O inverno está à porta e os russos vão certamente utilizar o frio que se faz sentir em terras ucranianas para fazer sofrer a sociedade civil e pressionar os dirigentes ucranianos. De facto, nos últimos tempos a Rússia adotou a estratégia de bombardear os postos de energia, de forma a que estes não se encontrem operacionais. Neste momento, milhões de ucranianos não têm luz ou água. A nível militar, o inverno poderá servir para os dois lados se reequiparem.

@CNNPORTUGAL

Por outro lado, a vendeta russa não se fica pela Ucrânia. Na verdade, a força ocupante impôs um bloqueio marítimo, o que impossibilitou a Ucrânia de exportar milhões de toneladas de cereais. Apenas com a intervenção da ONU, em meados de julho, com mediação da Turquia, é que foi possível reatar as exportações. Além disso, o regime de Putin faz uso da dependência que a Europa Ocidental tem do gás russo. De facto, em retaliação às sanções impostas pelo ocidente, as exportações do gás provenientes da Rússia tornaram-se mais inconstantes, o que levou à subida dos preços. Os gasodutos Nord Stream 1 e 2 foram danificados por explosões, levando os países europeus a acusar o regime russo de sabotagem.

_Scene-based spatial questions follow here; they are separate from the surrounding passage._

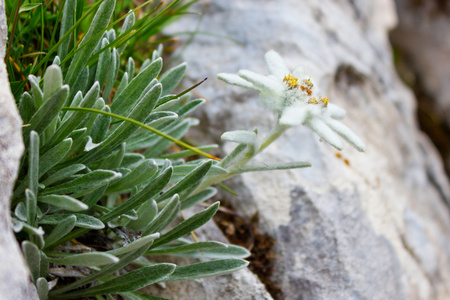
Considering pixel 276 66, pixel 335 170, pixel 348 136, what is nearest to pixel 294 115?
pixel 348 136

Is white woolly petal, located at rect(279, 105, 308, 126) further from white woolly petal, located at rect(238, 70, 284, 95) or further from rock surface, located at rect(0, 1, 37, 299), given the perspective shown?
rock surface, located at rect(0, 1, 37, 299)

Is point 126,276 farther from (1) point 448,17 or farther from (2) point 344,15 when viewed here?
(1) point 448,17

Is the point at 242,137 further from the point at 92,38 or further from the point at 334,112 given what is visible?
the point at 92,38

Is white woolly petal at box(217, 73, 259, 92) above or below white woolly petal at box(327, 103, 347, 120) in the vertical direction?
above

Neste momento parece impossível prever o desfecho do conflito; contudo, uma coisa parece certa: Putin esperava uma resistência mais ténue. Na verdade, um dos sinais que nos levam a querer que a Rússia esteja débil é a mobilização parcial que o Presidente da Rússia decretou a 21 de setembro. Em face das perdas de terreno, o líder russo viu-se forçado a mobilizar cerca de 300 mil reservistas. Por outro lado, a ameaça de um conflito nuclear paira no ar. A central nuclear de Zaporija, a maior da Europa, está no centro das hostilidades. O ocupante e o ocupado imputam os bombardeamentos à contraparte. A tensão vivida na central nuclear já levou a ONU a enviar uma equipa de especialistas para inspecionar as instalações.


A guerra segue, as vidas perdem-se, as mães russas esperam pelos filhos que não regressarão, muitos fugiram e quando voltarem encontrarão ruínas. “A guerra é um lugar onde jovens que não se conhecem e não se odeiam se matam entre si, por decisão de velhos que se conhecem e se odeiam, mas não se matam.” (ERICH HARTMAN).